● 任务要求
**A.** 请逐字照录最大公约数编程题原文中从“The third line”至“the i-th queries.”的内容。
**B.** 将最大公约数编程题原文中的句子“The first line of input contains a number T, which stands for the number of test cases you need to solve.”译为中文。
**C.** 请在最大公约数编程题原文的末尾处接着续写。

● 原文节选
....

題目
Source
http://acm.hdu.edu.cn/showproblem.php?pid=5726
Description
Give you a sequence of N(N≤100,000) integers : a1,...,an(0<ai≤1000,000,000). There are Q(Q≤100,000) queries. For each query l,r you have to calculate gcd(al,,al+1,...,ar) and count the number of pairs(l′,r′)(1≤l<r≤N)such that gcd(al′,al′+1,...,ar′) equal gcd(al,al+1,...,ar).
Input
The first line of input contains a number T, which stands for the number of test cases you need to solve.
The first line of each case contains a number N, denoting the number of integers.
The second line contains N integers, a1,...,an(0<ai≤1000,000,000).
The third line contains a number Q, denoting the number of queries.
For the next Q lines, i-th line contains two number , stand for the li,ri, stand for the i-th queries.
Output
For each case, you need to output “Case #:t” at the beginning.(with quotes, t means the number of the test case, begin from 1).

....

● 所给数据
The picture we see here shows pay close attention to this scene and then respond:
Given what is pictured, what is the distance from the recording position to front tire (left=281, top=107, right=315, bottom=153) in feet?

....

● 参考答案
**A.**
The third line contains a number Q, denoting the number of queries.
For the next Q lines, i-th line contains two number , stand for the li,ri, stand for the i-th queries.

**B.** 输入的第一行包含一个数 T，表示你需要解决的测试用例的数量。

**C.**
For each query, you need to output the two numbers in a line. The first number stands for gcd(al,al+1,...,ar) and the second number stands for the number of pairs(l′,r′) such that gcd(al′,al′+1,...,ar′) equal gcd(al,al+1,...,ar).
Sample Input
1
5
1 2 4 6 7
4
1 5
2 4
3 4
4 4
Sample Output
Case #1:
1 8
2 4
2 4
6 1
分析
題目大概說給一個包含n個數的序列,多次詢問有多少個區間GCD值等於某個區間的gcd值。
任何一個區間不同的GCD個數是log級別的,因為隨着右端點向右延伸GCD是單調不增的,而每次遞減GCD至少除以2。
考慮固定左端點,最多就nlogn種GCD,可以直接把所有區間GCD值預處理出來,用map存儲各種GCD值的個數,查詢時直接輸出。
具體是這樣處理的:枚舉左端點,進行若干次二分查找,看當前GCD值最多能延伸到哪兒,進而統計當前GCD值的數量。
而求區間GCD,用ST表,預處理一下,就能在O(1)時間復雜度求出任意區間的gcd了。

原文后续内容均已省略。